### Exercise task:
The data must be written out once more, precisely as given.

:: Listed records ::

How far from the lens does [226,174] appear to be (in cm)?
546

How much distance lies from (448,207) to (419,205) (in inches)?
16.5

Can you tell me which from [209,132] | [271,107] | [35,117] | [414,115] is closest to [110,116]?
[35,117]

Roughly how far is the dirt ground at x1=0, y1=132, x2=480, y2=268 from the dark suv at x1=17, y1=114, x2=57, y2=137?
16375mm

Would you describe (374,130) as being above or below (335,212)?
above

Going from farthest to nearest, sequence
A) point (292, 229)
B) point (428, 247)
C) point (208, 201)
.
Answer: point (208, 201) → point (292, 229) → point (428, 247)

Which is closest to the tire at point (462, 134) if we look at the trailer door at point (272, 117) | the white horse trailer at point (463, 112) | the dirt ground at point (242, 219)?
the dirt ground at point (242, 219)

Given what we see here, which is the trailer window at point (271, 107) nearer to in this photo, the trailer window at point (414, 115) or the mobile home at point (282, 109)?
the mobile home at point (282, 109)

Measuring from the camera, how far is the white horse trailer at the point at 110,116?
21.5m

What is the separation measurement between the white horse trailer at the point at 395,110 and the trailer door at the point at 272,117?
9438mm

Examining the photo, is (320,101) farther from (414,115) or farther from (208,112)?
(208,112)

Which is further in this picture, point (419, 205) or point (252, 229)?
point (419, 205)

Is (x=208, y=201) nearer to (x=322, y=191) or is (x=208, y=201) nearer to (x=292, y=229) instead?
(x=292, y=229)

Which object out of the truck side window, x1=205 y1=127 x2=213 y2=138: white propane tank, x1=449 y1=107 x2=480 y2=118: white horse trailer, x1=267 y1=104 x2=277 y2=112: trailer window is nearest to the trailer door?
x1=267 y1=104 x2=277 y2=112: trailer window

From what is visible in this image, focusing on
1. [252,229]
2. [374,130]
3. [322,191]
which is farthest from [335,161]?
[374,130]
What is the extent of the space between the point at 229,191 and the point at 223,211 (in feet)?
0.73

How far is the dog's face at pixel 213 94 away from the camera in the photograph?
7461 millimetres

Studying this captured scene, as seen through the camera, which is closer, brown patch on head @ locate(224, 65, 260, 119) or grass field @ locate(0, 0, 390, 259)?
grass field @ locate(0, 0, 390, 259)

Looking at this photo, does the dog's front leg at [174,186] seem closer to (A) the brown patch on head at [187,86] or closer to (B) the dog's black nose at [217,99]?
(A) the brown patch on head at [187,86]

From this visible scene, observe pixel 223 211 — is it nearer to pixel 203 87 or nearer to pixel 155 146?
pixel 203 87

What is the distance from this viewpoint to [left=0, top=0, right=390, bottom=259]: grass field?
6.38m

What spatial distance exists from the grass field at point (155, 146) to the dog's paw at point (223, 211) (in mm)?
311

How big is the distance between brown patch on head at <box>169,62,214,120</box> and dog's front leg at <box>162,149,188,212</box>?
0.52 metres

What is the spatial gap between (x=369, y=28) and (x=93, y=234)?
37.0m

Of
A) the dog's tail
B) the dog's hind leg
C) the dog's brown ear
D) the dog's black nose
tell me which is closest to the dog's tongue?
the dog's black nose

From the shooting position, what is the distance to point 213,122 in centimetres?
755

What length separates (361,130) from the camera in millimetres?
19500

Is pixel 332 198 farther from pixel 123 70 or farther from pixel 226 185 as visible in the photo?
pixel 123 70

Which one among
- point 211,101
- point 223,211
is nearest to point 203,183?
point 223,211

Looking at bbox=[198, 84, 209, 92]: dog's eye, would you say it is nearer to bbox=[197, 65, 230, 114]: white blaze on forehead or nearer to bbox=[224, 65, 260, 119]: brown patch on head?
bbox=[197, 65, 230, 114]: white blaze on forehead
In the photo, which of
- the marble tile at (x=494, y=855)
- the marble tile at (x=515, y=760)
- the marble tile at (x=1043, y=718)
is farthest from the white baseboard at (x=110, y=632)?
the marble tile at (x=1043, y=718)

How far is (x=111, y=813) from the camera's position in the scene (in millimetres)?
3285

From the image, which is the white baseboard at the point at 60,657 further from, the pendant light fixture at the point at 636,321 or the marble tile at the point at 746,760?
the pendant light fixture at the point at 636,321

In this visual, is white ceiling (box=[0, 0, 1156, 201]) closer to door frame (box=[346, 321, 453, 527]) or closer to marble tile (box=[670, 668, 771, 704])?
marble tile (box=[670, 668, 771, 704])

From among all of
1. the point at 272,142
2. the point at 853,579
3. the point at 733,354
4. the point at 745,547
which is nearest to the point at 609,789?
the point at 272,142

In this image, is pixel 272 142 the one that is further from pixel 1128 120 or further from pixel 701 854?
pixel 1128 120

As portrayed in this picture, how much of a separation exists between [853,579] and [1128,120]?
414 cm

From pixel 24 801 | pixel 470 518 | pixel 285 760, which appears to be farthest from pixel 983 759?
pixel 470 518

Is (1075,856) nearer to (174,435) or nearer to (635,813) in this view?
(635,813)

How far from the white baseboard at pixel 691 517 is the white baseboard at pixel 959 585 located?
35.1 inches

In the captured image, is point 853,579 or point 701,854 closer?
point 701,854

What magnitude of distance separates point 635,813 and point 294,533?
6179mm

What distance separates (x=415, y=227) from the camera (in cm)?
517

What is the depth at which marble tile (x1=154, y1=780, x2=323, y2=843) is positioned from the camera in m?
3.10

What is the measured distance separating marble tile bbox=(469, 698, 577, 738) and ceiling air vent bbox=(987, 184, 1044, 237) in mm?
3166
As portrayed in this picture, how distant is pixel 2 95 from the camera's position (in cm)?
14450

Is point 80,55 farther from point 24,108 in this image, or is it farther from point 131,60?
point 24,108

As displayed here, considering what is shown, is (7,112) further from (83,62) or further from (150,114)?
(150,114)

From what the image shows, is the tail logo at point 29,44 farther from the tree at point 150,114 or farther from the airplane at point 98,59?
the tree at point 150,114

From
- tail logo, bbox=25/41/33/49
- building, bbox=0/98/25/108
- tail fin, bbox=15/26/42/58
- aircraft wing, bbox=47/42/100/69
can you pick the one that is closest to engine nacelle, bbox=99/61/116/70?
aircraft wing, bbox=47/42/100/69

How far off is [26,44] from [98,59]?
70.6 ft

:::

### The reply:
How far from the lens does [226,174] appear to be (in cm)?
546

How much distance lies from (448,207) to (419,205) (in inches)?
16.5

Can you tell me which from [209,132] | [271,107] | [35,117] | [414,115] is closest to [110,116]?
[35,117]

Roughly how far is the dirt ground at x1=0, y1=132, x2=480, y2=268 from the dark suv at x1=17, y1=114, x2=57, y2=137?
16375mm

Would you describe (374,130) as being above or below (335,212)?
above

Going from farthest to nearest, sequence
A) point (292, 229)
B) point (428, 247)
C) point (208, 201)
.
Answer: point (208, 201) → point (292, 229) → point (428, 247)

Which is closest to the tire at point (462, 134) if we look at the trailer door at point (272, 117) | the white horse trailer at point (463, 112) | the dirt ground at point (242, 219)?
the dirt ground at point (242, 219)

Given what we see here, which is the trailer window at point (271, 107) nearer to in this photo, the trailer window at point (414, 115) or the mobile home at point (282, 109)?
the mobile home at point (282, 109)

Measuring from the camera, how far is the white horse trailer at the point at 110,116?
21.5m

What is the separation measurement between the white horse trailer at the point at 395,110 and the trailer door at the point at 272,117?
9438mm

Examining the photo, is (320,101) farther from (414,115) or farther from (208,112)?
(208,112)

Which is further in this picture, point (419, 205) or point (252, 229)?
point (419, 205)

Is (x=208, y=201) nearer to (x=322, y=191) or is (x=208, y=201) nearer to (x=292, y=229) instead?
(x=292, y=229)

Which object out of the truck side window, x1=205 y1=127 x2=213 y2=138: white propane tank, x1=449 y1=107 x2=480 y2=118: white horse trailer, x1=267 y1=104 x2=277 y2=112: trailer window is nearest to the trailer door?
x1=267 y1=104 x2=277 y2=112: trailer window

From what is visible in this image, focusing on
1. [252,229]
2. [374,130]
3. [322,191]
which is farthest from [335,161]?
[374,130]
What is the extent of the space between the point at 229,191 and the point at 223,211 (in feet)?
0.73

How far is the dog's face at pixel 213 94 away from the camera in the photograph?
7461 millimetres

Studying this captured scene, as seen through the camera, which is closer, brown patch on head @ locate(224, 65, 260, 119) or grass field @ locate(0, 0, 390, 259)?
grass field @ locate(0, 0, 390, 259)

Looking at this photo, does the dog's front leg at [174,186] seem closer to (A) the brown patch on head at [187,86] or closer to (B) the dog's black nose at [217,99]?
(A) the brown patch on head at [187,86]

From this visible scene, observe pixel 223 211 — is it nearer to pixel 203 87 or nearer to pixel 155 146?
pixel 203 87

What is the distance from this viewpoint to [left=0, top=0, right=390, bottom=259]: grass field?
6.38m

What spatial distance exists from the grass field at point (155, 146) to the dog's paw at point (223, 211) (in mm)?
311

How big is the distance between brown patch on head at <box>169,62,214,120</box> and dog's front leg at <box>162,149,188,212</box>?
0.52 metres

What is the spatial gap between (x=369, y=28) and (x=93, y=234)?
37.0m

Of
A) the dog's tail
B) the dog's hind leg
C) the dog's brown ear
D) the dog's black nose
tell me which is closest to the dog's tongue?
the dog's black nose

From the shooting position, what is the distance to point 213,122 in centimetres?
755

What length separates (361,130) from the camera in millimetres?
19500

Is pixel 332 198 farther from pixel 123 70 or farther from pixel 226 185 as visible in the photo?
pixel 123 70

Which one among
- point 211,101
- point 223,211
is nearest to point 203,183?
point 223,211

Looking at bbox=[198, 84, 209, 92]: dog's eye, would you say it is nearer to bbox=[197, 65, 230, 114]: white blaze on forehead or nearer to bbox=[224, 65, 260, 119]: brown patch on head?
bbox=[197, 65, 230, 114]: white blaze on forehead
In the photo, which of
- the marble tile at (x=494, y=855)
- the marble tile at (x=515, y=760)
- the marble tile at (x=1043, y=718)
is farthest from the white baseboard at (x=110, y=632)?
the marble tile at (x=1043, y=718)

How far is (x=111, y=813) from the camera's position in the scene (in millimetres)?
3285

From the image, which is the white baseboard at the point at 60,657 further from, the pendant light fixture at the point at 636,321 or the marble tile at the point at 746,760?
the pendant light fixture at the point at 636,321

In this visual, is white ceiling (box=[0, 0, 1156, 201]) closer to door frame (box=[346, 321, 453, 527]) or closer to marble tile (box=[670, 668, 771, 704])?
marble tile (box=[670, 668, 771, 704])

From among all of
1. the point at 272,142
2. the point at 853,579
3. the point at 733,354
4. the point at 745,547
which is nearest to the point at 609,789?
the point at 272,142

In this image, is pixel 272 142 the one that is further from pixel 1128 120 or further from pixel 701 854?
pixel 1128 120

As portrayed in this picture, how much of a separation exists between [853,579] and [1128,120]?
414 cm

From pixel 24 801 | pixel 470 518 | pixel 285 760, which appears to be farthest from pixel 983 759?
pixel 470 518

Is (1075,856) nearer to (174,435) or nearer to (635,813) in this view?
(635,813)

How far from the white baseboard at pixel 691 517 is the white baseboard at pixel 959 585 located?
35.1 inches

In the captured image, is point 853,579 or point 701,854 closer?
point 701,854

What magnitude of distance separates point 635,813 and point 294,533?
6179mm

What distance separates (x=415, y=227) from the camera (in cm)?
517

What is the depth at which marble tile (x1=154, y1=780, x2=323, y2=843) is positioned from the camera in m?
3.10

What is the measured distance separating marble tile bbox=(469, 698, 577, 738) and ceiling air vent bbox=(987, 184, 1044, 237) in mm?
3166
As portrayed in this picture, how distant is pixel 2 95 from the camera's position (in cm)?
14450

Is point 80,55 farther from point 24,108 in this image, or is it farther from point 131,60?
point 24,108

As displayed here, considering what is shown, is (7,112) further from (83,62) or further from (150,114)?
(150,114)

From what the image shows, is the tail logo at point 29,44 farther from the tree at point 150,114 or farther from the airplane at point 98,59?
the tree at point 150,114

From
- tail logo, bbox=25/41/33/49
- building, bbox=0/98/25/108
- tail fin, bbox=15/26/42/58
- aircraft wing, bbox=47/42/100/69
can you pick the one that is closest to engine nacelle, bbox=99/61/116/70?
aircraft wing, bbox=47/42/100/69

How far off is [26,44] from [98,59]?
70.6 ft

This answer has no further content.